◆ Problem details ◆
Reproduce the lines of the listing below verbatim, starting at the line that contains "What is the spacing" and continuing through the end of the listing.

◆ Rows from a dataset on spatial reasoning ◆
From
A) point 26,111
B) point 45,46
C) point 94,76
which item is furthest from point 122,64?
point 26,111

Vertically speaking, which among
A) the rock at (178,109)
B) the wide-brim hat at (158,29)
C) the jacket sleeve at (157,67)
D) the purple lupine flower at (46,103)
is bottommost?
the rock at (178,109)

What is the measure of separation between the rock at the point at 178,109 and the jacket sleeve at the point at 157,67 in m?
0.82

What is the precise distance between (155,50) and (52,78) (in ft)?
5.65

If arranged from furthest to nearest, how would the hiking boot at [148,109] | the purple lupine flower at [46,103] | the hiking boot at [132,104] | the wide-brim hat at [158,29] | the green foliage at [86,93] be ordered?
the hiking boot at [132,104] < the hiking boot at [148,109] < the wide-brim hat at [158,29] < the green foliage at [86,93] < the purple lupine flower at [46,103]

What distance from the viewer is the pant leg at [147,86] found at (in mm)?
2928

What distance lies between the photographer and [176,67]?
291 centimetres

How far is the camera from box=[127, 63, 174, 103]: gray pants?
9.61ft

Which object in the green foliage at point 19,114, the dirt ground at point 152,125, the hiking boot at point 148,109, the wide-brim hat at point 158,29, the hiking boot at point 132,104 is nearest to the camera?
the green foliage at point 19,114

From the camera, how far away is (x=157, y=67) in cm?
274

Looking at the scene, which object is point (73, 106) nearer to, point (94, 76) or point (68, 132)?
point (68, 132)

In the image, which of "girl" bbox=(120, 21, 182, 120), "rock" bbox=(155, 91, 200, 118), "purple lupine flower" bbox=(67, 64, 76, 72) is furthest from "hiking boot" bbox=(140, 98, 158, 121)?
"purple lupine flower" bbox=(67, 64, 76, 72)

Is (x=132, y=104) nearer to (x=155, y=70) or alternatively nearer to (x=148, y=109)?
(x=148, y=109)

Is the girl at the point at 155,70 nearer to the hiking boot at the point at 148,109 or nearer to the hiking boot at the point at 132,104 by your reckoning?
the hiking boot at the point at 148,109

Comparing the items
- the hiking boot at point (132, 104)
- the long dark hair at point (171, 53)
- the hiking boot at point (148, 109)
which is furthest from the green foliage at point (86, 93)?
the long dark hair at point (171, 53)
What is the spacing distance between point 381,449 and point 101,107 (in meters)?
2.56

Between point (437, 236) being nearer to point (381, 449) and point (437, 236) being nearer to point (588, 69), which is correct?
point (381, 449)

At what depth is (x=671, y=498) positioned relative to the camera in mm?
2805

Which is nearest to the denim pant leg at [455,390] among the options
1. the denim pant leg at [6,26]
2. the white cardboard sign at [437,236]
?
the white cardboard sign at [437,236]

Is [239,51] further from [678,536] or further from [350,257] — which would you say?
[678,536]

◆ Answer in full ◆
What is the spacing distance between point 381,449 and point 101,107 (in meters)?
2.56

Between point (437, 236) being nearer to point (381, 449) and point (437, 236) being nearer to point (588, 69), which is correct?
point (381, 449)

At what depth is (x=671, y=498) positioned relative to the camera in mm?
2805

Which is nearest to the denim pant leg at [455,390] among the options
1. the denim pant leg at [6,26]
2. the white cardboard sign at [437,236]
?
the white cardboard sign at [437,236]

Is [239,51] further from [678,536] or further from [350,257] — which would you say?
[678,536]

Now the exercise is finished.